PASSAGE PROVIDED:
+++

I have no illusions that code is generic enough to be usable for others, and that's fine, because the cost of maintaining it in my time is so low that I have no need to share that burden with others.

I think this will change how a lot of software is written. A "dashboard toolkit" for example would still have value to my "project". But for my agent to pull in and use to put together my dashboard faster.

A lot of "finished products" will be a lot less valuable because it'll become easier to get exactly what you want by having your agent assemble what is out there, and write what isn't out there from scratch.

giancarlostoro|4 days ago

> Instead of extensions you install, you download a skill file that tells a coding agent how to add a feature. The software stops being an artifact and starts being a living tool that isn't the same as anyone else's copy. I'm curious to see what tooling will emerge for collaborating with this new paradigm.

I build my own inspired by Beads, not quite as you're describing, but I store todo's in a SQLite database (beads used SQLite AND git hooks, I didn't want to be married to git), and I let them sync to and from GitHub Issues, so in theory I can fork a GitHub repo, and have my tool pull down issues from the original repo (havent tried it when its a fork, so that's a new task for the task pile).

+++

STORED DATA:
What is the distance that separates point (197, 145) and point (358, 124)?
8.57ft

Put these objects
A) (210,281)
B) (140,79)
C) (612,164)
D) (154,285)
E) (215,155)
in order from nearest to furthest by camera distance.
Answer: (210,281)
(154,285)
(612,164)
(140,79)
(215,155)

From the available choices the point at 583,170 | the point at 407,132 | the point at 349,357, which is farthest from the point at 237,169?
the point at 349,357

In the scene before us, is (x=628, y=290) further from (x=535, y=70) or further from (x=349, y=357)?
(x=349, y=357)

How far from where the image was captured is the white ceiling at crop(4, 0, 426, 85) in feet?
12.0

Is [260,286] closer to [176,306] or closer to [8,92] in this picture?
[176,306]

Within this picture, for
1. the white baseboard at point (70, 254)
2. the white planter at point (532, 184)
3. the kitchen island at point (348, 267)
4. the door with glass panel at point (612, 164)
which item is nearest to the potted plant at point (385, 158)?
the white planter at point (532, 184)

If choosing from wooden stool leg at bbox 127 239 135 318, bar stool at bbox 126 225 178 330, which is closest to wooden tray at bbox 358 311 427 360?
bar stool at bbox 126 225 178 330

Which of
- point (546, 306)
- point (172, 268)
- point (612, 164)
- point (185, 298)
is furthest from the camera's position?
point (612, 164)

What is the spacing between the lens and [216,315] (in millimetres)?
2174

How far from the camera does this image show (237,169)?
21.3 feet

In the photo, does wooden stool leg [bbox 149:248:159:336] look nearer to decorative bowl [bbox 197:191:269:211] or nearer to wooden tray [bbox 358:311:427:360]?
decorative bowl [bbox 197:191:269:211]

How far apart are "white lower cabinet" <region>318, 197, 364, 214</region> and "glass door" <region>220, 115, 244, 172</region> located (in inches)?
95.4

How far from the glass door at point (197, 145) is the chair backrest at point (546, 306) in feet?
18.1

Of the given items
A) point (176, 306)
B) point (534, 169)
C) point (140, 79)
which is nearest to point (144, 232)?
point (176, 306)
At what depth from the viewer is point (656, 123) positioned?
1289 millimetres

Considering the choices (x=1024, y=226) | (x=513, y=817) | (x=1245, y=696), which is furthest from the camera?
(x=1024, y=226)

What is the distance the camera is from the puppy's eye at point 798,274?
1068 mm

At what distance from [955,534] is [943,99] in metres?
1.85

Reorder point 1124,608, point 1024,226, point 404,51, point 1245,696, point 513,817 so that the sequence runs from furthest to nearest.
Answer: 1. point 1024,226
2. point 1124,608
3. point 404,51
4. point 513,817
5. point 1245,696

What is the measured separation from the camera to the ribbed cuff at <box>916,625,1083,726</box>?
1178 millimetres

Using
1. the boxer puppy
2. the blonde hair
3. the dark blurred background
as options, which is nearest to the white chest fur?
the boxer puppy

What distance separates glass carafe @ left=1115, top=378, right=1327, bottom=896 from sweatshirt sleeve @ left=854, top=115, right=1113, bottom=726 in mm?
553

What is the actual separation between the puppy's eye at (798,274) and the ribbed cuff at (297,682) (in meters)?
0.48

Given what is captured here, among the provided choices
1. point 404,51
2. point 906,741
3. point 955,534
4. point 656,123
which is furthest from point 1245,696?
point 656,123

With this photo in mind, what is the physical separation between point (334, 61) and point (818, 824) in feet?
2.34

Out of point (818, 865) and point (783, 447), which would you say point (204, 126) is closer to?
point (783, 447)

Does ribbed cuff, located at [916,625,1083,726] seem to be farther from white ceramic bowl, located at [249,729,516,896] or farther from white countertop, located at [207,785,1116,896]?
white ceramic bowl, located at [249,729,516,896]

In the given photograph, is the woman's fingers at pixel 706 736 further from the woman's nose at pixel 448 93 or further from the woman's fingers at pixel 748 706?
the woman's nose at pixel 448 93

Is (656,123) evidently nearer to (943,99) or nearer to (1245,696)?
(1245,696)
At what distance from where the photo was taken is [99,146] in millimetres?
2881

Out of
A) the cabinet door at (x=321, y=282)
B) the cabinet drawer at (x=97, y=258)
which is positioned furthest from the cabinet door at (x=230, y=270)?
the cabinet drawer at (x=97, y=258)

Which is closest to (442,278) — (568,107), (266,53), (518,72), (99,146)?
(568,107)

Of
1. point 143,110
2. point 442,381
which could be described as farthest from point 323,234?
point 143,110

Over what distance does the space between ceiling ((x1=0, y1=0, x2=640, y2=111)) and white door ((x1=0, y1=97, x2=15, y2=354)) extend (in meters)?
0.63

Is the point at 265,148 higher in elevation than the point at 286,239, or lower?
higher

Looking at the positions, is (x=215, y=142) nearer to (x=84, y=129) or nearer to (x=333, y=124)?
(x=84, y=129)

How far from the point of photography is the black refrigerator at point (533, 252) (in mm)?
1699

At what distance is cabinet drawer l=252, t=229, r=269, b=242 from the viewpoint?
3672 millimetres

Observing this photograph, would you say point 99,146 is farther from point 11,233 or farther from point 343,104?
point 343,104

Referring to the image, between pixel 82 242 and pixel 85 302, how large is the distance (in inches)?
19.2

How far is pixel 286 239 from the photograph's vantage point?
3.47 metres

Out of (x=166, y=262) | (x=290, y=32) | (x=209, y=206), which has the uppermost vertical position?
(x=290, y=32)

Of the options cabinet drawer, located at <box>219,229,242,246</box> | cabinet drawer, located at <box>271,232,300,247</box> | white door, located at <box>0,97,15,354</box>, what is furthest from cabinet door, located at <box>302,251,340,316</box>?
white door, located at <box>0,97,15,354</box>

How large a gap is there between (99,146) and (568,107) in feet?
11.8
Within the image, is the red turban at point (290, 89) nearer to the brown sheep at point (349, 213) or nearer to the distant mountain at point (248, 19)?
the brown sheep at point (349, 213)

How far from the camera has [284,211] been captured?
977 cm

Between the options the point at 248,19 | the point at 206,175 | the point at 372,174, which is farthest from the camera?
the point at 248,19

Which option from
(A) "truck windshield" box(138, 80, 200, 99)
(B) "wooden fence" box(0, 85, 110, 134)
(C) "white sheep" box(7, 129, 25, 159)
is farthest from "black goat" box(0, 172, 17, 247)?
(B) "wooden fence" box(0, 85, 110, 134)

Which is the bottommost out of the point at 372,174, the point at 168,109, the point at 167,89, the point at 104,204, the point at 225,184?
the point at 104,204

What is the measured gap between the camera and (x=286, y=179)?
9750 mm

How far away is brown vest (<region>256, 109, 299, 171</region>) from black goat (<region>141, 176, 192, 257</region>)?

+++

TASK SET:
a) Please explain, in one to three sentences, why the first commenter in the discussion of coding agents expects many "finished products" to lose value.
b) In the discussion of coding agents, where does giancarlostoro store todo's?

ACTIVITY ANSWERS:
a) The commenter expects it to become easier to get exactly what you want by having an agent assemble what already exists and write the missing parts from scratch. That makes ready-made finished products less valuable.

b) In a SQLite database.